■ BRANO PROPOSTO:
- - - - - - -

Infanzia perduta in salsa greca

La memoria è la madeleine di Marcel Proust, Il campo di nessuno di Daniel Picouly e il mare che «si gonfiava scuro come un sospiro, come un palpito del cuore» di Kosmàs Politis. Lo scrittore greco (Atene 1888-1974) si tuffa nella memoria quando nel 1938 scrive il suo terzo volume, Eroica, tradotto da Crocetti, con la solita, ineguagliata sensibilità per la letteratura ellenica.

«L’idea di Eroica – disse Politis in una intervista del 1947 – è nata in me da un fiore lanciatomi per gioco da una ragazza a Patrasso». E in queste sue pagine ci sono ragazzi e ragazze, una natura incontaminata e potente, tratteggiata con passo omerico, il sogno, i primi amori, e la morte.

Infanzia perduta e natura incontaminata

Non è un romanzo di formazione, ma piuttosto un romanzo sull’infanzia perduta, sugli ultimi bagliori dell’innocenza: «In quegli anni per noi esisteva solo il presente che costruiva la nostra Storia – ora per ora ci lanciavamo nel mare della vita pieni di entusiasmo. Guardavamo solo davanti a noi». Per questi palpiti, Eroica, tradotto nel 1960 nel film Our last spring, è stato il romanzo prediletto della generazione cresciuta dopo il 1940, con vista sulla Seconda guerra mondiale, la guerra civile e le lotte che portarono nel 1967 alla Dittatura dei Colonnelli.

- - - - - - -

■ ELENCO DEI DATI:
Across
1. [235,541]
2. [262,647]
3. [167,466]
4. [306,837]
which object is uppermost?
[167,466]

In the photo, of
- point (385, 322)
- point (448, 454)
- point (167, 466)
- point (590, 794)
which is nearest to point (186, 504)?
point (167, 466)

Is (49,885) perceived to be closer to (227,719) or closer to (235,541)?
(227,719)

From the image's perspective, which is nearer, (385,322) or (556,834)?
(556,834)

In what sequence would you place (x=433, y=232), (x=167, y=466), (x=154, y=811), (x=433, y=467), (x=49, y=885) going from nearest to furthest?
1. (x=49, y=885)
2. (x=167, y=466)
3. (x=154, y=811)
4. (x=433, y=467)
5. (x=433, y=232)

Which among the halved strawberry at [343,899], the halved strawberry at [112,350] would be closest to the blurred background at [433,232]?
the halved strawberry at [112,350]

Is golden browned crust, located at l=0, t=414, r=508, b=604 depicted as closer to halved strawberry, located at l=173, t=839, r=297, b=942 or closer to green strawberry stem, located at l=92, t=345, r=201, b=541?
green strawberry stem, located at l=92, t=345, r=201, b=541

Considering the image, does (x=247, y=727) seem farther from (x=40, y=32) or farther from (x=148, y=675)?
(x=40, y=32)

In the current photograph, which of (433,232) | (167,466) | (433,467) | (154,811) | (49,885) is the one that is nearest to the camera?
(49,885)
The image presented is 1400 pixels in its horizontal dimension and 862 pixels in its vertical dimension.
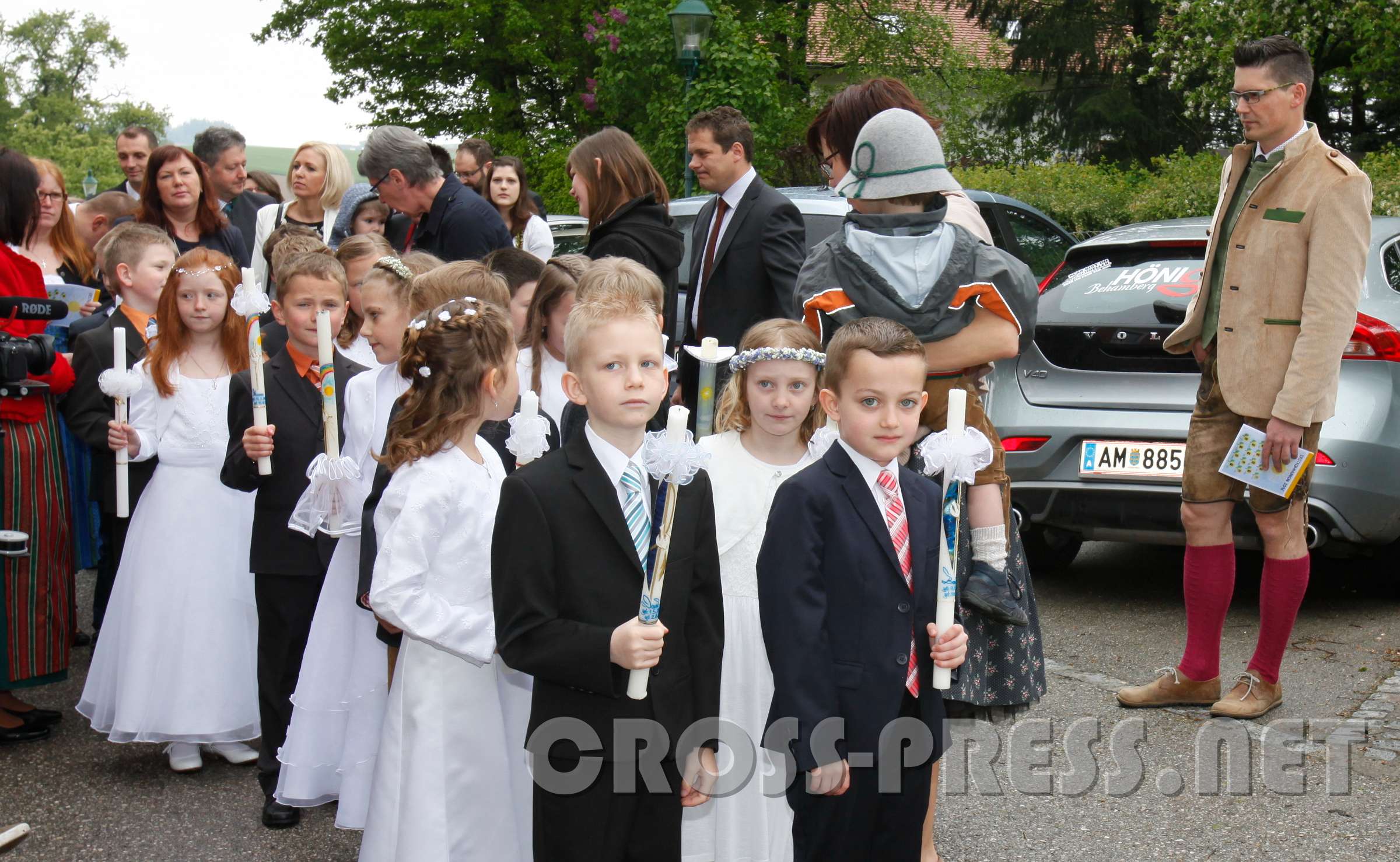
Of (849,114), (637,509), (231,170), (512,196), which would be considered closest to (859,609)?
(637,509)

- - - - - - -

■ CONSEGNE:
[a] Secondo il brano proposto, in quale anno Politis scrisse Eroica?
[b] Trasforma in CSV a due colonne, testo e risposta, la parte dell'elenco che si apre con la riga contenente "Is (49,885) perceived" e si chiude con quella contenente "5. (x=433, y=232)". Metti una riga per ogni coppia di testo e risposta, con ciascun valore in un campo tra virgolette e gli a capo sostituiti da spazi.

■ SOLUZIONI:
[a] Nel 1938.

[b]
testo,risposta
"Is (49,885) perceived to be closer to (227,719) or closer to (235,541)?","(227,719)"
"From the image's perspective, which is nearer, (385,322) or (556,834)?","(556,834)"
"In what sequence would you place (x=433, y=232), (x=167, y=466), (x=154, y=811), (x=433, y=467), (x=49, y=885) going from nearest to furthest?","1. (x=49, y=885) 2. (x=167, y=466) 3. (x=154, y=811) 4. (x=433, y=467) 5. (x=433, y=232)"